13 Ways to Cope Better With Change

13 Ways to Cope Better With Change

There was an interesting story on the ABC program “Australian Story” called “Beating the Blues”.  It was about the ex-footballer Greg Inglis and how he overcame his mental health challenges throughout his career.   Straight after this there was a program on ABC’s “Four Corners” about the tragic death of a young boy at the hands of his father who was also suffering from a severe mental illness.   These 2 documentaries are totally unrelated.   However what really stood out for me is that in each case when there was a sudden change or upheaval in their lives, it brought about a severe downward spiral in their mental health.

With Greg Inglis, for instance when he had to leave a professional position and hence no longer had to undergo his daily rigorous training routine, his mental health spiralled down into depression and addiction.   In the case of the man who caused the death of his son, he was also going through a huge change and upheaval in his life.  His young son had just started school, hence the father had to go through the loss of not being able to enjoy and spend time with his son at home 24/7 anymore.   Even for those who don’t suffer from a mental health challenge,  it is still a huge grief and trauma losing your toddler to school, after you had once been able to love and spend time with them almost on a full time basis.   It’s a huge loss and adjustment for one’s life emotionally and mentally. 

These accounts are a reminder that often those living with mental health challenges can often find periods of change extremely difficult to cope with.   Hence it could be a good idea when helping people manage their mental health or even when managing your own, to try to anticipate life changes beforehand and even prepare for them so that they do not take us by surprise triggering a sudden unexpected episode or period of severe un-wellness.   The following are some possible action steps to help manage large or even small changes so that one’s mental health may be prevented from spiralling out of control. 

Suggestions For How to Manage Change

1. Anticipate & Plan for Life Changes:  Life often throws us unexpected “curve balls” all the time.   However there may be certain life changes that you know will happen well before-hand and can prepare for.   Talking to a therapist or support friend can help to identify what these events may be.   Some future events, even if very positive may also require major mental and emotional stress.    For instance starting a new course of study you have always wanted to do, may be very exciting,  but can at the same time also be a possible source of stress since it will require a lot of mental and physical energy, less time with friends and so on.

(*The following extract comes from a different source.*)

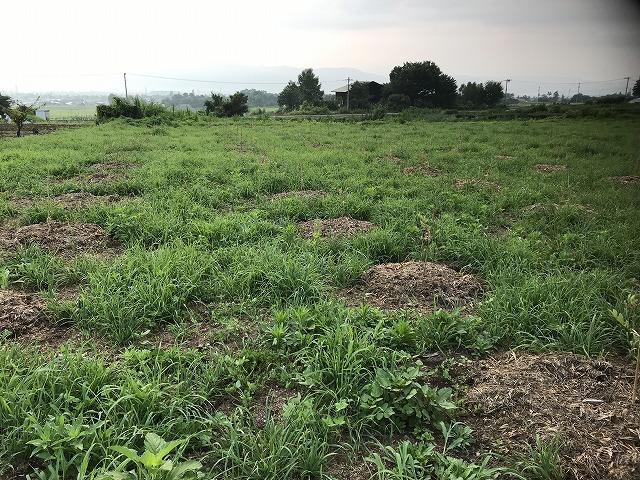 ブルーベリー畑の写真2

2.  Categories for Planning:  Big changes such as:  a child leaving home, moving house,  changing jobs,  starting a new course and so on, can become overwhelming when going through them.   Hence take steps to put into place how you can manage these changes so you have supports in place to help make the transition less traumatic.  You could split your steps into different areas eg.  a) Mental/ Psychological b)   Social  c)  Physical   d)  Emotional  and  e)  Spiritual.  Alternatively create headings that are relevant for your particular needs at the time.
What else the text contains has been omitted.